No idea pal, it is recommended for brewing and it cost $140. After a couple of years when it doesn't work as designed I'll order another.


----------



## Lyrebird_Cycles (7/9/17)

razz said:


> After a couple of years when it doesn't work as designed I'll order another.



I'd be surprised if it lasts that long but having not used this model I can't know.

As I understand it there's no need to replace the whole thing, the sensor is designed as a consumable and is a straight plug and play replacement. I don't know how much they cost. 

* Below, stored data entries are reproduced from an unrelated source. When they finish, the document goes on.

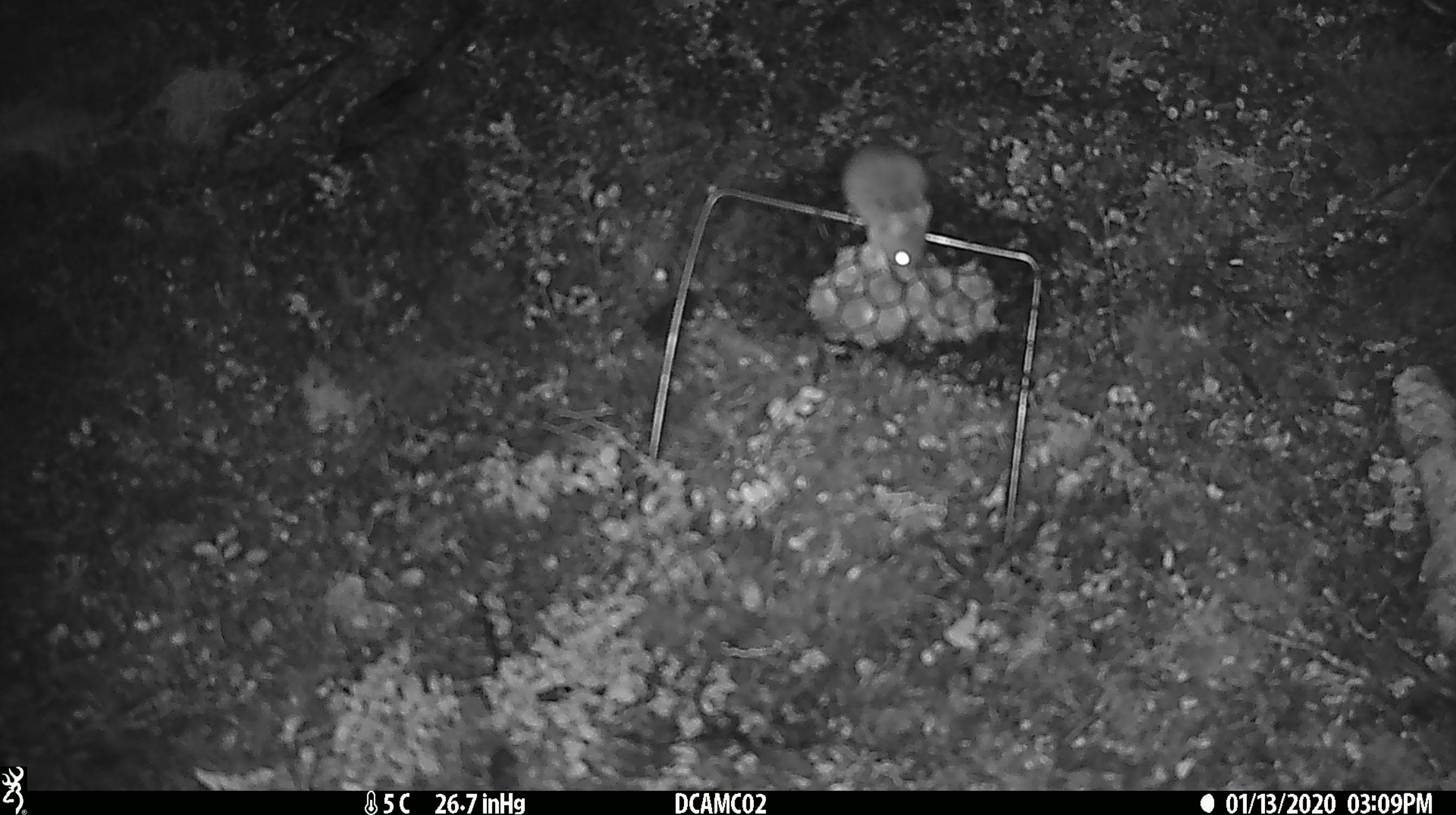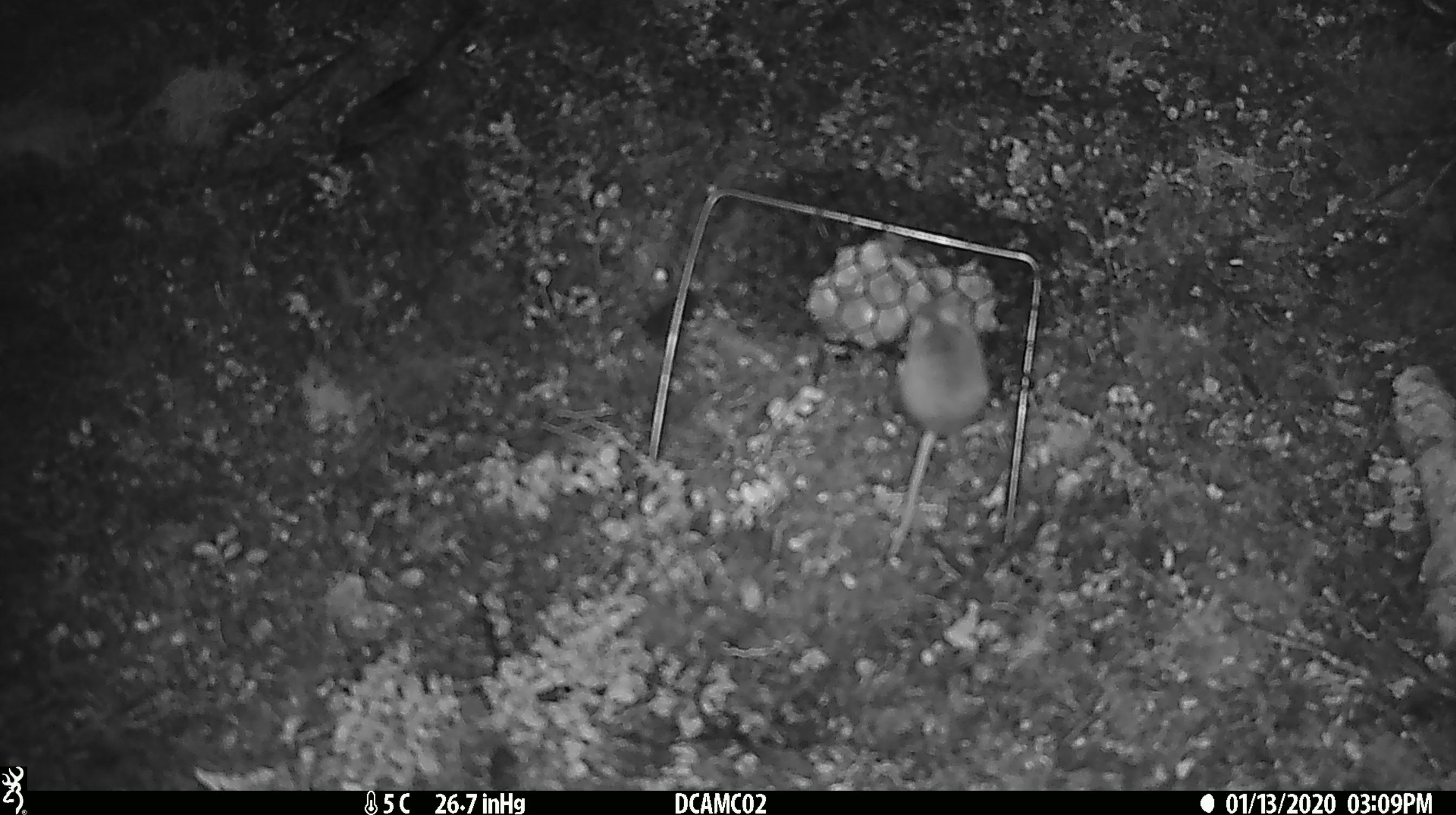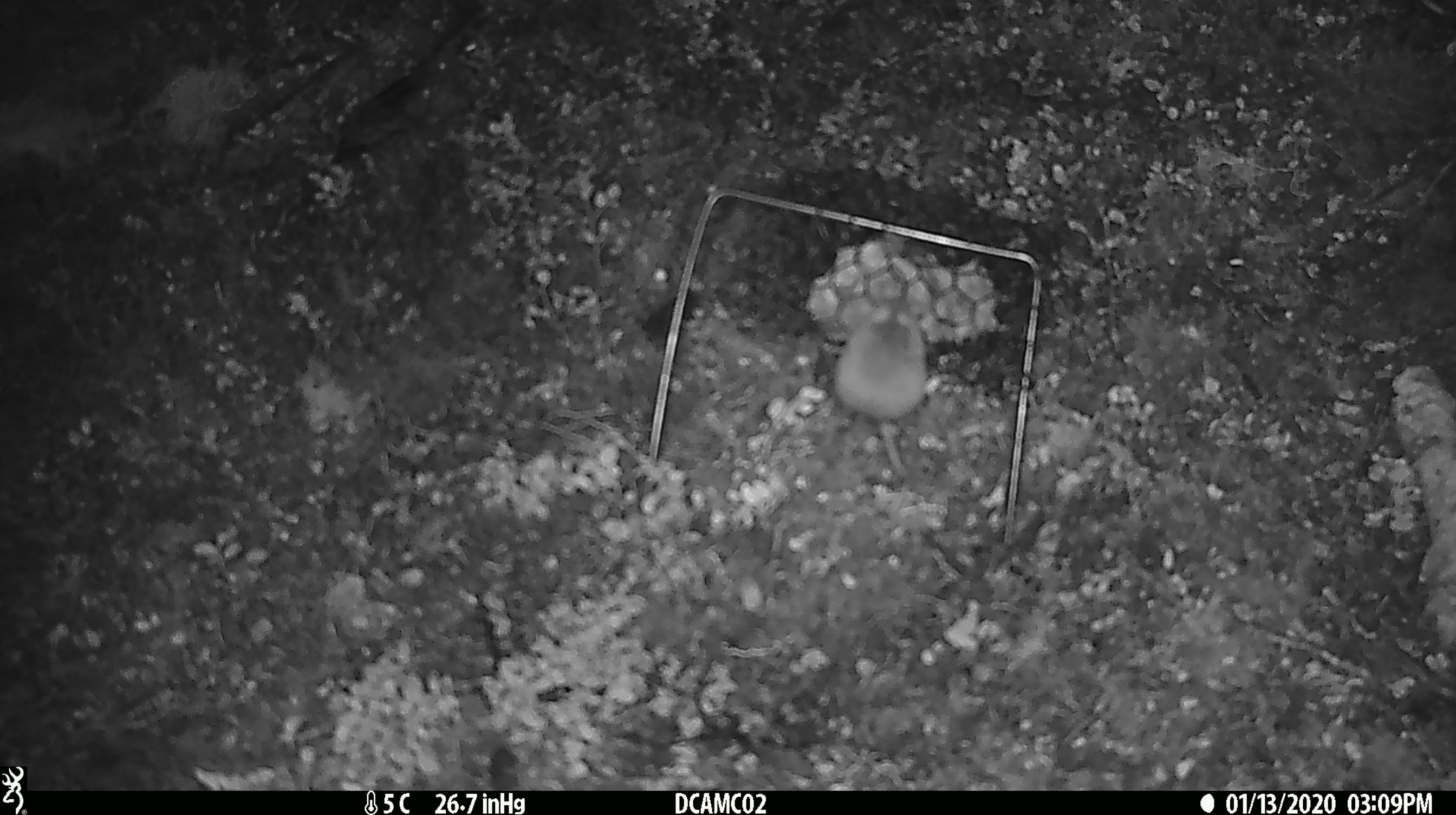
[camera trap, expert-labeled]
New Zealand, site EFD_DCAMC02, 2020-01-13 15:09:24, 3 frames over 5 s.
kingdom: Animalia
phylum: Chordata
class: Mammalia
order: Rodentia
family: Muridae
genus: Mus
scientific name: Mus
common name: mouse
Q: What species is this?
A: Mouse (Mus).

It looks like the sampling sheets are designed to reduce the fouling problem, again I don't know how much they cost.


----------



## Danscraftbeer (7/9/17)

AD-11. From Perth Scientific. (thumbs up smiley?) http://www.perthscientific.com.au/product/pocket-ph-tester/?v=fdd13832cd81
I'll stay with what I learned with. Personal helpful phone conversation. They're good guys. I got a replacement sensor for ~$70 after 18 months when the first one went wonky. That is getting good mileage for a pH probe.
Or just consider that for best most accurate readings. Buy a new probe every 12-18 months with new calibration fluids too.
Hard fact...but not really.


----------



## Lyrebird_Cycles (7/9/17)

$70 for a new sensor is excellent. On the pH meter I use at work (TPS) a replacement probe is $250 (GST not incl.)


----------



## Mardoo (8/9/17)

Danscraftbeer said:


> after 18 months when the first one went wonky.


 I gave up on my not-too-bad pH meter before the probe failed. Now saving for a quality meter.


----------



## timmi9191 (8/9/17)

Any experience or thoughts on the Hanna bluetooth?

http://hannainst.com/halo-ph-electrode-for-beer-analysis-fc2142.html


----------